Mario Lovric

and 5 more

Background Asthma in children is a heterogeneous disease manifested by various phenotypes and endotypes. The level of disease control as well as the effectiveness of anti-inflammatory treatment is variable and inadequate in a significant portion of patients. Objectives By applying machine learning algorithms, we aimed to predict treatment success in a pediatric asthma cohort and to identify key variables for understanding underlying mechanisms. Methods We predicted treatment outcomes in children with mild to severe asthma (N=365), according to changes in asthma control, lung function (FEV1, MEF50) and FENO values after 6 months of controller medication use, using RandomForest and AdaBoost classifiers.

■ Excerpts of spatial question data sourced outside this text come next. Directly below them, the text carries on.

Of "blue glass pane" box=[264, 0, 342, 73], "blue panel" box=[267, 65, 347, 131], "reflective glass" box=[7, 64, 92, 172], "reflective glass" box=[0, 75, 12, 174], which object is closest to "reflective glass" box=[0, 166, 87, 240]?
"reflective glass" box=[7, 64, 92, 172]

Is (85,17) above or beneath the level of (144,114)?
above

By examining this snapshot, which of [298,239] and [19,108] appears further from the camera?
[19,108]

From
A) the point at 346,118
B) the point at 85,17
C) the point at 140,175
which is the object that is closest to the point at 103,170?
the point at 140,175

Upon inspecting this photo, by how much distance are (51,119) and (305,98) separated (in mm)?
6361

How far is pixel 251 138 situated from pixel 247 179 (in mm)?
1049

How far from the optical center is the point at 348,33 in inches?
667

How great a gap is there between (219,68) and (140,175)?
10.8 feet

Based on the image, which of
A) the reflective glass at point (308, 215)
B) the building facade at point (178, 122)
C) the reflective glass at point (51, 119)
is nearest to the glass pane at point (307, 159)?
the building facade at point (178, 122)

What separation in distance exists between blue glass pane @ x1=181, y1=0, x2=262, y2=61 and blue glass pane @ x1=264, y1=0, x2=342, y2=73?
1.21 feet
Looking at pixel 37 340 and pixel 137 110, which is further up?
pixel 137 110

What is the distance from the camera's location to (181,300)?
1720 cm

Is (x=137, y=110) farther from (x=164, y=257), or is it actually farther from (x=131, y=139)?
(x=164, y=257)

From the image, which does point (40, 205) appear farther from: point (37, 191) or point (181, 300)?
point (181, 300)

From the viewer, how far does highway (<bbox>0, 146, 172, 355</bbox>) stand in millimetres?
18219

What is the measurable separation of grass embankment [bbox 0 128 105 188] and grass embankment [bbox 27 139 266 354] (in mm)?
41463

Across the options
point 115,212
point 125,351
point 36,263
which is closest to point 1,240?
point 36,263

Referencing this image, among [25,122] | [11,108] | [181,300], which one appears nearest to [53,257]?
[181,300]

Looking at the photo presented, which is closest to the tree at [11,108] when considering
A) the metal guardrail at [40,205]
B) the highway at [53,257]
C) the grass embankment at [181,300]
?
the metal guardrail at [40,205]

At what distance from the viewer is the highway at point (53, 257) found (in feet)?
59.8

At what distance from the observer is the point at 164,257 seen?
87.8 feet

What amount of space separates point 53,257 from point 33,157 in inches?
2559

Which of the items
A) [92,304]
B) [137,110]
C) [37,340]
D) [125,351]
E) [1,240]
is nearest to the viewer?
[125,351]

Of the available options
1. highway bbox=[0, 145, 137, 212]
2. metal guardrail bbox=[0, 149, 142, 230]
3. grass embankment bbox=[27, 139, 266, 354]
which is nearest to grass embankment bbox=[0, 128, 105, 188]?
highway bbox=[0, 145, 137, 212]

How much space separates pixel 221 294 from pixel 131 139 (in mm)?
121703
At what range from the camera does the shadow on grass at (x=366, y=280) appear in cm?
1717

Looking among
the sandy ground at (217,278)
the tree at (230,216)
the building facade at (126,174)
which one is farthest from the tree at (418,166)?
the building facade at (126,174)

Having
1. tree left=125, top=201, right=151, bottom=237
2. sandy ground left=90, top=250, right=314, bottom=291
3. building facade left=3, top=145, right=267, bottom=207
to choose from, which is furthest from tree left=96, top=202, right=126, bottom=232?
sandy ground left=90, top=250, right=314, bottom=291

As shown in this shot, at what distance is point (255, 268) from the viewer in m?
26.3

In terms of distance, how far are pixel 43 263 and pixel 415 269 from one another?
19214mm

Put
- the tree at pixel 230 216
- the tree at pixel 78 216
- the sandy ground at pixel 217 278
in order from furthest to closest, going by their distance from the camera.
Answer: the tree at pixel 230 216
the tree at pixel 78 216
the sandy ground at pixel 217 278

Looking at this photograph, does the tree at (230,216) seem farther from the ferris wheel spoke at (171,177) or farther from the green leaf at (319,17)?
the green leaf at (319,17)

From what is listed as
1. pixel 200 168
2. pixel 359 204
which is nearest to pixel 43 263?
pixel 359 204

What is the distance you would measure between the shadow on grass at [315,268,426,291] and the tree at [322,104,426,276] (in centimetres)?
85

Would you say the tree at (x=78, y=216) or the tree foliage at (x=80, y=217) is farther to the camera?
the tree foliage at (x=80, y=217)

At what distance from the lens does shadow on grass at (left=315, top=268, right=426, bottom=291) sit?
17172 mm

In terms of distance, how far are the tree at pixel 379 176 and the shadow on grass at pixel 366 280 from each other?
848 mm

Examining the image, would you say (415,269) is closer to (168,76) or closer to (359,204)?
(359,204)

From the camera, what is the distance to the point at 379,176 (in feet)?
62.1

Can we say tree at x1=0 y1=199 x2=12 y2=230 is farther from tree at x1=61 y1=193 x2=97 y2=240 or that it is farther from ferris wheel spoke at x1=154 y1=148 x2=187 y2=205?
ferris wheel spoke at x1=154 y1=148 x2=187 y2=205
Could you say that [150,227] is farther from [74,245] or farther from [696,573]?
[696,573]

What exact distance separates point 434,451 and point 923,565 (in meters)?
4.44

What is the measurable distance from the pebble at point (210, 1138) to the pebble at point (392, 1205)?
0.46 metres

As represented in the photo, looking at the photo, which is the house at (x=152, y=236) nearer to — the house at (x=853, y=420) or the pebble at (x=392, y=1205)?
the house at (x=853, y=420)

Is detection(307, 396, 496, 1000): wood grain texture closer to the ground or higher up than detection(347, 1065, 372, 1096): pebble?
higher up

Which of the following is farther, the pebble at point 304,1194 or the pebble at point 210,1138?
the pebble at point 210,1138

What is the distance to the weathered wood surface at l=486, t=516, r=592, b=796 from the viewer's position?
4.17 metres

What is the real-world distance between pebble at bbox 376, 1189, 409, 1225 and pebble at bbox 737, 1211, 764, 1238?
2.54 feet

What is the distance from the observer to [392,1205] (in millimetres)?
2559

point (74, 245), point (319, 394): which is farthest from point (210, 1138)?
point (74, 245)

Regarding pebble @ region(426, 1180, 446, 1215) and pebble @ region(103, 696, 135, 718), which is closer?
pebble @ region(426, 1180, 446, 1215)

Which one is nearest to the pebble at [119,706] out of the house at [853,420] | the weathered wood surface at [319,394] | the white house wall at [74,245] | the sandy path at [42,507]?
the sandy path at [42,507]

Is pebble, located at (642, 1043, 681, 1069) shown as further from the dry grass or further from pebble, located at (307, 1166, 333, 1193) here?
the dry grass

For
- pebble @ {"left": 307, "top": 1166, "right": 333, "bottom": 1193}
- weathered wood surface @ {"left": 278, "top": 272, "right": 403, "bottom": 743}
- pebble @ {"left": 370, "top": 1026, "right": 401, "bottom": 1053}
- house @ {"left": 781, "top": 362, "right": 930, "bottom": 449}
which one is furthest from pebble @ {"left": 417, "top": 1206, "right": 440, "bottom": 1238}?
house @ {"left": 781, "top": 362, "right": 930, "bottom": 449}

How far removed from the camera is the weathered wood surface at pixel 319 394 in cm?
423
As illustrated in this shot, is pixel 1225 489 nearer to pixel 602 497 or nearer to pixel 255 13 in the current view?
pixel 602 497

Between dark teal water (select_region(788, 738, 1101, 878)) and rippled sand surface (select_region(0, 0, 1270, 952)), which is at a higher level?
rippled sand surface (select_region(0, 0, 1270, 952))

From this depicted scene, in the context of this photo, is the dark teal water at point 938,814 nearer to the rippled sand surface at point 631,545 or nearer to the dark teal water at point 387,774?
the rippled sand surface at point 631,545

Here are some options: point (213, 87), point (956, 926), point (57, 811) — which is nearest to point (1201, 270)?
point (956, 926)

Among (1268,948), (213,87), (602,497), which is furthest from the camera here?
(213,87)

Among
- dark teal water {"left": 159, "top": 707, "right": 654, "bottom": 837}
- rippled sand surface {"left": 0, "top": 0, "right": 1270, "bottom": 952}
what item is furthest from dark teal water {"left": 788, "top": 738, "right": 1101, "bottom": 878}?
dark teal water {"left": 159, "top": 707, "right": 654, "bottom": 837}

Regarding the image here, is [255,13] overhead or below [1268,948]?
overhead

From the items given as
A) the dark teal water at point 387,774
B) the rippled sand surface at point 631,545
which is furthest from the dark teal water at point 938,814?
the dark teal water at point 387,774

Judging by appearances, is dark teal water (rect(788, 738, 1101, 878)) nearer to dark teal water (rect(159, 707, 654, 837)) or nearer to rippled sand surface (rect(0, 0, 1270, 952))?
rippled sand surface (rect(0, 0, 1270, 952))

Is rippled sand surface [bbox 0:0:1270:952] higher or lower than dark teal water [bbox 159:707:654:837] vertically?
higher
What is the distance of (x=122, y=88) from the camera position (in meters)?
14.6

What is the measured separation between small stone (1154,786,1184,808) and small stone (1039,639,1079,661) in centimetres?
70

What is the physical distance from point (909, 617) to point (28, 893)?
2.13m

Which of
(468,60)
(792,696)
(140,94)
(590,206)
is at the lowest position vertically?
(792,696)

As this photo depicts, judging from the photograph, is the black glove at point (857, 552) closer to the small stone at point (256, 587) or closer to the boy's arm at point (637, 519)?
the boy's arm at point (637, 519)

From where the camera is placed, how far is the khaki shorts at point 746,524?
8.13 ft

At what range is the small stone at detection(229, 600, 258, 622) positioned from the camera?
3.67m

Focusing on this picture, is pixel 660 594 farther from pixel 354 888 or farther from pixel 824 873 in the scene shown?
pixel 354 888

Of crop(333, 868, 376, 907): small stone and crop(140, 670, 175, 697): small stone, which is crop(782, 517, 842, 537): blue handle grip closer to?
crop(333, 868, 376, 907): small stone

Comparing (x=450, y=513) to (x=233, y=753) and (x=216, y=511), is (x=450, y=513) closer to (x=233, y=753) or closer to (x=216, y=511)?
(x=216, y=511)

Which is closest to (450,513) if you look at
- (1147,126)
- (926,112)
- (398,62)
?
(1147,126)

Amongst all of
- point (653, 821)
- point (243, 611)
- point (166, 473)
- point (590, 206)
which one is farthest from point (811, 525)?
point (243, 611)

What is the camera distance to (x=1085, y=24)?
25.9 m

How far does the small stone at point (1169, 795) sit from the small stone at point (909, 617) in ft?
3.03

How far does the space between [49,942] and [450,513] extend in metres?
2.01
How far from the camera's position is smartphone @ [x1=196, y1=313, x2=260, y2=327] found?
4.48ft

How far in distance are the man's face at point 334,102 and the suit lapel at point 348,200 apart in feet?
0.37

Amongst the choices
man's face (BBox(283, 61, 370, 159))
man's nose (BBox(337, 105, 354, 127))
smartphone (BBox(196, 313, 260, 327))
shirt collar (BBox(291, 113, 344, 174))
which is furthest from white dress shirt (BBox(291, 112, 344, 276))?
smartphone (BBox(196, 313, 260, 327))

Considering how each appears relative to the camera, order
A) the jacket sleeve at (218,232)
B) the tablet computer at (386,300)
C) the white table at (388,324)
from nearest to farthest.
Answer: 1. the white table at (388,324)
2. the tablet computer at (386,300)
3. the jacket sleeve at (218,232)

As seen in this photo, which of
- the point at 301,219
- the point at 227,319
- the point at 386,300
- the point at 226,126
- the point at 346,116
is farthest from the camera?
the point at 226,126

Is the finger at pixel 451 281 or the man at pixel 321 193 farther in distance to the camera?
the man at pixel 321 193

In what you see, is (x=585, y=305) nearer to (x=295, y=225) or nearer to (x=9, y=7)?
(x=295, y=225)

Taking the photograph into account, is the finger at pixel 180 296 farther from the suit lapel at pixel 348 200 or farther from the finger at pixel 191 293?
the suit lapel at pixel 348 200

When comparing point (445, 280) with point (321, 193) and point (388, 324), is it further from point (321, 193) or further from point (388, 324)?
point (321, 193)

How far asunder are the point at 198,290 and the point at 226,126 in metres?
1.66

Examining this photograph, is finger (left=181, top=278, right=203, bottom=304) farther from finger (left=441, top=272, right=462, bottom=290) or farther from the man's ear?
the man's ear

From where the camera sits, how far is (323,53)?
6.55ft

Results The highest prediction power is achieved for control- and, to lower extend, for FENO-related treatment outcomes. The most predictive variables for asthma control are related to asthma severity and total IgE, which was also predictive for FENO-based outcomes. MEF50-related treatment outcomes were better predicted than FEV1-based response and one of the best predictive variables for this response was hsCRP. Conclusions Our results suggest that asthma control- and FENO-based outcomes can be more accurately predicted using machine learning than FEV1 and MEF50. This supports the symptom control-based asthma management approach and its complementary FENO-guided tool in children. T2-high asthma seemed to respond best to anti-inflammatory treatment. The prediction of MEF50-based treatment outcomes emphasizes the role of the distal airways in childhood asthma. The results of this study in predicting treatment success will help to enable treatment optimization and to implement the concept of precision medicine in pediatric asthma treatment.